Fall is the time of year when 18th- and 19th-century farmers would sell their turkeys to merchant or drover who would drive them to market as a flock. The drover would use some corn or other seed to attract the turkeys into a more consolidated flock at night, but mostly the turkeys would happily fend for themselves along the way. Acorns at this time of year are an especially attractive turkey feed.
Johns Hopkins Magazine takes note of the Turkey Trot in an article in the current issue, http://www.jhu.edu/jhumag/0908web/market.html .
"One young drover in 1828 somehow managed to walk a thousand turkeys from Petersburg, Ohio, to Pittsburgh, a distance of more than 50 miles. Turkey drovers would first walk their birds through warm asphalt to coat their feet — turkey shoes."
This is the first I've heard of 'turkey shoes' but it makes sense. Turkeys would often travel many miles. Turkeys like these Narragansetts of Mike Walters might well have been among them. This is the traditional color pattern of New England, and was included in the first STandard of Perfection in 1874.

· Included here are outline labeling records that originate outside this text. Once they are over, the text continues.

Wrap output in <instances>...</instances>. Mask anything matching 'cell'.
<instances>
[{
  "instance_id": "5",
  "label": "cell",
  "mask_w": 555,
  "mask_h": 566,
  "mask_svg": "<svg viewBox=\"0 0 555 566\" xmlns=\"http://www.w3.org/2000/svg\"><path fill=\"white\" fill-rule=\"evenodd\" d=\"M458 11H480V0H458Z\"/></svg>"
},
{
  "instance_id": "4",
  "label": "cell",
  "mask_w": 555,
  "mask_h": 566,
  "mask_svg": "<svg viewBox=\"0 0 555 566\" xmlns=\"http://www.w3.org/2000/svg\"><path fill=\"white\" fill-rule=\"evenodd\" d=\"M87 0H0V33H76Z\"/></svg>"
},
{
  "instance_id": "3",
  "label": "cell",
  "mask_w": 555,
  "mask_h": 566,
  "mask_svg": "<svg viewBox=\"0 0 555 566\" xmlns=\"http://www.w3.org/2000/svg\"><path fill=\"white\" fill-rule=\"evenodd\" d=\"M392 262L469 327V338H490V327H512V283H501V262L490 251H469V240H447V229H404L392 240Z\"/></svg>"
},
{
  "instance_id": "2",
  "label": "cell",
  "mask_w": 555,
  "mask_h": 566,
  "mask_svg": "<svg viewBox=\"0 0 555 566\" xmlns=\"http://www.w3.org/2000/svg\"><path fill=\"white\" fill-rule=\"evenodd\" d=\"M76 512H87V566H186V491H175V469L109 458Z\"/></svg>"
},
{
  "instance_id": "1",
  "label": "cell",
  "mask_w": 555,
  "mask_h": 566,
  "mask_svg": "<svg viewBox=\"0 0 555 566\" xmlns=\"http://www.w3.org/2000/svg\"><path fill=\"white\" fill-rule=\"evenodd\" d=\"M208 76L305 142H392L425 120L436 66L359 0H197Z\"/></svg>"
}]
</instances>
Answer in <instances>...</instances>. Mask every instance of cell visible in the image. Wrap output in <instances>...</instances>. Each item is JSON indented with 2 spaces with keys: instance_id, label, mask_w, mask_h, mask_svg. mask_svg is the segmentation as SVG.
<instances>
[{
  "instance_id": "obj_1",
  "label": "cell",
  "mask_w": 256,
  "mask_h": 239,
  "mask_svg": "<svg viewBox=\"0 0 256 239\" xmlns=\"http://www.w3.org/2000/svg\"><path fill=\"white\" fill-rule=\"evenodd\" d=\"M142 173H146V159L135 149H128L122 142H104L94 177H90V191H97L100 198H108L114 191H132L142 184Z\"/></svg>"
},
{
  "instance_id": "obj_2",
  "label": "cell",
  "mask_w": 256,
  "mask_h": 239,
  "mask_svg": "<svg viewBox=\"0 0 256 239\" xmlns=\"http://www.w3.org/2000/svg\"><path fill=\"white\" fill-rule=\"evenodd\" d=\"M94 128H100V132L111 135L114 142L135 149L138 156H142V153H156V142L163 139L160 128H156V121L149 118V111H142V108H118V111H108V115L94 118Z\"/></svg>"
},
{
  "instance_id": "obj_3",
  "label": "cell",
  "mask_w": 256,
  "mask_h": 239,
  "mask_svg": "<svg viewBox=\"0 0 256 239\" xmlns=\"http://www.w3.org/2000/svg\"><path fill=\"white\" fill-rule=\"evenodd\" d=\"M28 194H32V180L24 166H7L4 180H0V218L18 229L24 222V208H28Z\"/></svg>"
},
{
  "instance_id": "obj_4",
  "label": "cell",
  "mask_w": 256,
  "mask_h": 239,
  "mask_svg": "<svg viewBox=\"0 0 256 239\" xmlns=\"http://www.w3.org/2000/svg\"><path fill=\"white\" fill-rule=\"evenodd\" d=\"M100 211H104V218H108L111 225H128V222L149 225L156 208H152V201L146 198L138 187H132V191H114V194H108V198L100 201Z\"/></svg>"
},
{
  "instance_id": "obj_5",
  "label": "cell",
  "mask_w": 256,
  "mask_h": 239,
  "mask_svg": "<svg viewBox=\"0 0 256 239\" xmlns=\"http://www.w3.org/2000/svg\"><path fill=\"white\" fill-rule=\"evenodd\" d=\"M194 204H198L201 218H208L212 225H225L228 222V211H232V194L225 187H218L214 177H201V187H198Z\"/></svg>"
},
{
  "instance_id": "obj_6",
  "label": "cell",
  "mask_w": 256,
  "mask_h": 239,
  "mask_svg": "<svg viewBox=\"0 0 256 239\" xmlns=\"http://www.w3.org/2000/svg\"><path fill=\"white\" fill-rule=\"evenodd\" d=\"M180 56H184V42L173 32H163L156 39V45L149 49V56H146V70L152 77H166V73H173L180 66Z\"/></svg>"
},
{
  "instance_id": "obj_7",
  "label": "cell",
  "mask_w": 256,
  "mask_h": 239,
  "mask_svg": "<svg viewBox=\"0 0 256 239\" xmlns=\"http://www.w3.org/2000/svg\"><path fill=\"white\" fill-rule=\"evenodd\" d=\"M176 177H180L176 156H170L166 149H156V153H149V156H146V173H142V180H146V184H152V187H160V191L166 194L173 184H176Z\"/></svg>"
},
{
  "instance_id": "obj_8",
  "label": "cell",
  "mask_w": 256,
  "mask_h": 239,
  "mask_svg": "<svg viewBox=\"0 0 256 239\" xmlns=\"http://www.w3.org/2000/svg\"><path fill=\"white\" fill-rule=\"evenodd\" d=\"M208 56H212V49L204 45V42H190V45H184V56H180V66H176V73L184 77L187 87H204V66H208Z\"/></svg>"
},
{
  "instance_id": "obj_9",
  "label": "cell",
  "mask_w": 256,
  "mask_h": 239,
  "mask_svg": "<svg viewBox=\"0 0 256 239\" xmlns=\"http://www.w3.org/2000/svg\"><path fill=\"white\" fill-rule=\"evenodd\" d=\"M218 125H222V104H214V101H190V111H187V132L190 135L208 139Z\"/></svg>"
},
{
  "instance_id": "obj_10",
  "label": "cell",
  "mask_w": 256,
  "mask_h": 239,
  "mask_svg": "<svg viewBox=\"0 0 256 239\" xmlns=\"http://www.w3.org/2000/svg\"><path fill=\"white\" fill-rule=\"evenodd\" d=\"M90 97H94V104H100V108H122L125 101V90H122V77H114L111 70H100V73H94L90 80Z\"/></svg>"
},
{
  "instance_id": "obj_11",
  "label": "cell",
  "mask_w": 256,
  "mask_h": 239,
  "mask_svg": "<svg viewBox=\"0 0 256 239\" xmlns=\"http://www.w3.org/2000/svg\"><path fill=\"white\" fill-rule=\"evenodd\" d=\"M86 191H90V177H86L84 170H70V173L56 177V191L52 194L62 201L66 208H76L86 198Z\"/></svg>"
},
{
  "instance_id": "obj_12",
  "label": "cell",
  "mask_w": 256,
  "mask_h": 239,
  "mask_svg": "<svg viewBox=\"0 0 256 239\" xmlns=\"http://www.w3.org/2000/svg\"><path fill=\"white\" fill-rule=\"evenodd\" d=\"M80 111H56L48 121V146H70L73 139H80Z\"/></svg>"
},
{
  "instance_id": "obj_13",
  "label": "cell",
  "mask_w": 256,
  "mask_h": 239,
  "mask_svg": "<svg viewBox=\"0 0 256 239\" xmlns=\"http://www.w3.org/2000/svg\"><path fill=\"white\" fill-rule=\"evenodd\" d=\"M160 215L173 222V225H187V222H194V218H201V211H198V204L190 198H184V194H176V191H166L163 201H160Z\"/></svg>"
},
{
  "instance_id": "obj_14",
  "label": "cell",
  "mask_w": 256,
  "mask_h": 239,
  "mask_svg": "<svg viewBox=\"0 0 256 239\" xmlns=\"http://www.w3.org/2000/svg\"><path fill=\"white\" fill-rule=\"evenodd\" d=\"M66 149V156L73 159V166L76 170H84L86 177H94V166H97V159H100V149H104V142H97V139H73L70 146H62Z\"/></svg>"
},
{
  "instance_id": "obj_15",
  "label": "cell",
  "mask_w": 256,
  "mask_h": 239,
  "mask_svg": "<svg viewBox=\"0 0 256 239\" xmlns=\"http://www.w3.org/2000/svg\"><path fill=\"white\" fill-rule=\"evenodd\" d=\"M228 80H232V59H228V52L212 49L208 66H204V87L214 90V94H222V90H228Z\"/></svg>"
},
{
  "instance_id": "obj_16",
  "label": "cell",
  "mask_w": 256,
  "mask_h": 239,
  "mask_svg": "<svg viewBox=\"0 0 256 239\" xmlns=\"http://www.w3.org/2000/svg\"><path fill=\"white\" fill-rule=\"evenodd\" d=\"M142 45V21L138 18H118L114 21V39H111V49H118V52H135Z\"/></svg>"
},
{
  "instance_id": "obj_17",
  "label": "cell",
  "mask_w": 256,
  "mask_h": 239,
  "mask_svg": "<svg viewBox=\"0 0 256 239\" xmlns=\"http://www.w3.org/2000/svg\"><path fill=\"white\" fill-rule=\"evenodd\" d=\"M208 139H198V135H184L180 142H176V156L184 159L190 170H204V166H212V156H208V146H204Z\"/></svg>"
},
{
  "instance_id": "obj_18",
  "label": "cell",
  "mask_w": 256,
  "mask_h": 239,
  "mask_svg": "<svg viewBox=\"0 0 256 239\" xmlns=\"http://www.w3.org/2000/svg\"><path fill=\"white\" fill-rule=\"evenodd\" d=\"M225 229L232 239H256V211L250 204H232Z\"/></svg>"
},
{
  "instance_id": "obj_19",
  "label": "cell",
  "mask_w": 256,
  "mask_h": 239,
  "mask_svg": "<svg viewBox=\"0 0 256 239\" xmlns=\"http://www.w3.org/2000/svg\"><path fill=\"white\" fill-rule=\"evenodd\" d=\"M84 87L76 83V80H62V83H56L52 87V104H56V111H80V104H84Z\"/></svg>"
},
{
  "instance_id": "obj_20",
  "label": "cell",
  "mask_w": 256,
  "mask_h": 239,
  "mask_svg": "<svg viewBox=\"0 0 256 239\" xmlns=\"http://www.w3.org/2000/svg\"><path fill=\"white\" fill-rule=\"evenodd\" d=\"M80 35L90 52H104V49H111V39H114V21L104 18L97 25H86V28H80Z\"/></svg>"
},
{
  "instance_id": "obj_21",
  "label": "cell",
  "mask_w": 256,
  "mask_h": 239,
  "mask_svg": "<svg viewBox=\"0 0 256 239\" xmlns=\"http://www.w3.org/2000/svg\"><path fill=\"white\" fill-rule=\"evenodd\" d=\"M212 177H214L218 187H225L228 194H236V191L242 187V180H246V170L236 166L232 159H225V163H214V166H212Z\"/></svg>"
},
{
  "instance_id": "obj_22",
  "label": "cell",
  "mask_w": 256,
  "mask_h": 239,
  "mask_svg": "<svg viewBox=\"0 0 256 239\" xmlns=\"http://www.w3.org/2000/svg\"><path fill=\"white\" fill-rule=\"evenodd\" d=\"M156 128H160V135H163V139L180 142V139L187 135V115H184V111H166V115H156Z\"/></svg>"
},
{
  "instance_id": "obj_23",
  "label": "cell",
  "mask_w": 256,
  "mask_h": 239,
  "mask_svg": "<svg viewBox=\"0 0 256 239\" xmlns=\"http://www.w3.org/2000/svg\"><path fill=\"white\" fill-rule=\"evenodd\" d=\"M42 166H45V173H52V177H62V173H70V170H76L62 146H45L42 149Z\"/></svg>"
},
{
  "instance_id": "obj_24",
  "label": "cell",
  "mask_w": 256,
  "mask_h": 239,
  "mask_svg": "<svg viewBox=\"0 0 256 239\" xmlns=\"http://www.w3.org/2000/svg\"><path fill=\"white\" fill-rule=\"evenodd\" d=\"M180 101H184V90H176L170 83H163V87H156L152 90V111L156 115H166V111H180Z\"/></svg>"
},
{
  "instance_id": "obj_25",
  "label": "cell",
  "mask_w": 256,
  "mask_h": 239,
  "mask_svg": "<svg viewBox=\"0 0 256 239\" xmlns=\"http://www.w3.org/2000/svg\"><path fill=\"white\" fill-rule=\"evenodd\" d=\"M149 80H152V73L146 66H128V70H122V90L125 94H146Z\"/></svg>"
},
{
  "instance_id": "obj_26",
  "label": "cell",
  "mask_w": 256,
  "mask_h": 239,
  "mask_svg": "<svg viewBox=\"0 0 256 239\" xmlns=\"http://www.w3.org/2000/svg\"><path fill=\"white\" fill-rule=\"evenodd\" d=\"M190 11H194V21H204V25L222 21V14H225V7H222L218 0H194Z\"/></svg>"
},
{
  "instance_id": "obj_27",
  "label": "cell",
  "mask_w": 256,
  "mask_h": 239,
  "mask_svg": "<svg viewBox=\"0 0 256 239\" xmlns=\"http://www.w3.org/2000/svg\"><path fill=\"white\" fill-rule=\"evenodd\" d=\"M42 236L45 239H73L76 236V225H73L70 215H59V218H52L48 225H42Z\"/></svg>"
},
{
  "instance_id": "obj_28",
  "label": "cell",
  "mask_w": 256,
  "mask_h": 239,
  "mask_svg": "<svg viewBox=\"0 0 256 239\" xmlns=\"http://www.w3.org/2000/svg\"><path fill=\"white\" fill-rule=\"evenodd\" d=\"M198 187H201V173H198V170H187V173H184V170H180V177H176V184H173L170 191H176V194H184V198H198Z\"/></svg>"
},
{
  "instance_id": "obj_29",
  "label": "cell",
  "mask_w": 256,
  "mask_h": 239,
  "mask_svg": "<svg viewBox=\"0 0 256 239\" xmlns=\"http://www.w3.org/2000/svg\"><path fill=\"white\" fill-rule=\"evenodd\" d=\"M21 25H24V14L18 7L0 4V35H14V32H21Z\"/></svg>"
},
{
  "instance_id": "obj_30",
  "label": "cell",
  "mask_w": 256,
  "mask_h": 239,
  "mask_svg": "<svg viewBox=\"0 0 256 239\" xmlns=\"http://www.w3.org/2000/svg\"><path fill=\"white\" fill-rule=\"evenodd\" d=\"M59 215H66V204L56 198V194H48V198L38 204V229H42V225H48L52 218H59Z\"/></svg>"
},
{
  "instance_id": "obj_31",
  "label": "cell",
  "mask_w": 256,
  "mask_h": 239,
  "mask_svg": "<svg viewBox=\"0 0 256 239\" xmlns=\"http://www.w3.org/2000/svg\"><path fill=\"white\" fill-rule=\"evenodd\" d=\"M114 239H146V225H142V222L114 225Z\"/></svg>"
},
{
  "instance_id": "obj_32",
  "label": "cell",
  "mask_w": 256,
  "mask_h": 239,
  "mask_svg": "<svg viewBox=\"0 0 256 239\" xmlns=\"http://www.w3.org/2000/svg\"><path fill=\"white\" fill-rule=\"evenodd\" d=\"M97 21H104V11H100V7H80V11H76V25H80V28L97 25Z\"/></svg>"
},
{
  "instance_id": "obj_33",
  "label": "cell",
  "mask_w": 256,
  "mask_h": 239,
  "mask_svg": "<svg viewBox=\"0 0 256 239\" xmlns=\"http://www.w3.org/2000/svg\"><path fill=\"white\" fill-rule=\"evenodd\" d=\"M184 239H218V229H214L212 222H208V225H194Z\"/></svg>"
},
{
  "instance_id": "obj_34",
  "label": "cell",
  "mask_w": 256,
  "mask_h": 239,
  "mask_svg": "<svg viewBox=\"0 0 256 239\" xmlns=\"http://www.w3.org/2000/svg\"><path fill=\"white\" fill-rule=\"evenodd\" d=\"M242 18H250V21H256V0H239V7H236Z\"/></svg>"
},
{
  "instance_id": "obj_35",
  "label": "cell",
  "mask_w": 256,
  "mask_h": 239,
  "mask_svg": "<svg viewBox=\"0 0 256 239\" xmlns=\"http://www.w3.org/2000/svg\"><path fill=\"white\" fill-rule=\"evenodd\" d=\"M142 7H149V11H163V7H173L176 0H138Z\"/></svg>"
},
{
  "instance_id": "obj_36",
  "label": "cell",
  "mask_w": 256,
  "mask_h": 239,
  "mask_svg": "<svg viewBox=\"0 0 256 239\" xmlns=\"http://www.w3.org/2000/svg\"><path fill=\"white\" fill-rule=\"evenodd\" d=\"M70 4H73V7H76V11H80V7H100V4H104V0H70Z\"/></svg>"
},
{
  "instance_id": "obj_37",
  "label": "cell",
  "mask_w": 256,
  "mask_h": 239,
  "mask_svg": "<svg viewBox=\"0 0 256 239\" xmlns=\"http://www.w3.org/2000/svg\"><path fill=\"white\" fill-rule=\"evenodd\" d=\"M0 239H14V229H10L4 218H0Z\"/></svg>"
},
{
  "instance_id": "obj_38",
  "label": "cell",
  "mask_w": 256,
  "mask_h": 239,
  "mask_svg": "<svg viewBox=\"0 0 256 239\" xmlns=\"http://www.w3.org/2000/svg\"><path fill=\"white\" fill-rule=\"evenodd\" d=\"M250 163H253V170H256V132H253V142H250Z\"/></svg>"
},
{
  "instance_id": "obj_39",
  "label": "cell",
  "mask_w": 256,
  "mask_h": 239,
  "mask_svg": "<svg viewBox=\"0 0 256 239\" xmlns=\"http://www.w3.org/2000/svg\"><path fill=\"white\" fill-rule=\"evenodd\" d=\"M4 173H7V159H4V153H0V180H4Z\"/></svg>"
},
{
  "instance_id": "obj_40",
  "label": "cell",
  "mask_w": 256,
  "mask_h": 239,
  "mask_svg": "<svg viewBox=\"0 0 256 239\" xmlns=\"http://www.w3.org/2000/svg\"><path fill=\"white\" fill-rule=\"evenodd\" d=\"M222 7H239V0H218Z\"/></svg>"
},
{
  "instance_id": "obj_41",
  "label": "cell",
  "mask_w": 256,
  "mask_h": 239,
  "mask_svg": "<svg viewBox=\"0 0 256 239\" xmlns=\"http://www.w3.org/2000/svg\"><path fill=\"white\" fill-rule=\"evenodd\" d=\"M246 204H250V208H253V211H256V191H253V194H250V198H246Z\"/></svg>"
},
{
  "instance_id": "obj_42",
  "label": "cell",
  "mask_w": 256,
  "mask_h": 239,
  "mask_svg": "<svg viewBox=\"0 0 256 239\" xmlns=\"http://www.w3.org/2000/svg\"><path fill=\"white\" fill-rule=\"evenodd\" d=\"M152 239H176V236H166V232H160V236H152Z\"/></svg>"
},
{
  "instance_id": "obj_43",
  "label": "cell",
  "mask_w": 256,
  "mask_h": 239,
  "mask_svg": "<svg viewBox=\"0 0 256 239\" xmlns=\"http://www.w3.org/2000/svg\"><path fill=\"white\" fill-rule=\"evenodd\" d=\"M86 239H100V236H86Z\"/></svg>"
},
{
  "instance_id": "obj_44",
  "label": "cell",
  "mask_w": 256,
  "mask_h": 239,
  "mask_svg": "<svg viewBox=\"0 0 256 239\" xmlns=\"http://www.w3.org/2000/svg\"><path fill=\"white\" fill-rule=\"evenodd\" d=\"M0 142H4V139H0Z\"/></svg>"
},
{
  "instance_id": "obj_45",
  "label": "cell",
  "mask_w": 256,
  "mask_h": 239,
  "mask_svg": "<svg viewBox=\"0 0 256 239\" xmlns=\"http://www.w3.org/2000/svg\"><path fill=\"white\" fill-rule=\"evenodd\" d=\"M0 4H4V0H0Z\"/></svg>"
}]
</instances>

Lewis Wright, in his Illustrated Book of Poultry (1890) criticizes the practice of sending turkeys to market in their first or second year. "Turkeys do not reach their full size until their third year; and we believe we can get larger and stronger birds from full-grown stock than from yearlings," he writes. Breeding older, larger turkeys results in stronger poults that grow faster. "Pairs weighing forty pounds at seven months are much more numerous than pairs weighing thirty-five pounds were last year at the same age. The turkeys have had the same care; and the difference of growth seems to be owing simply to the fact that the breeders were of larger size and more mature."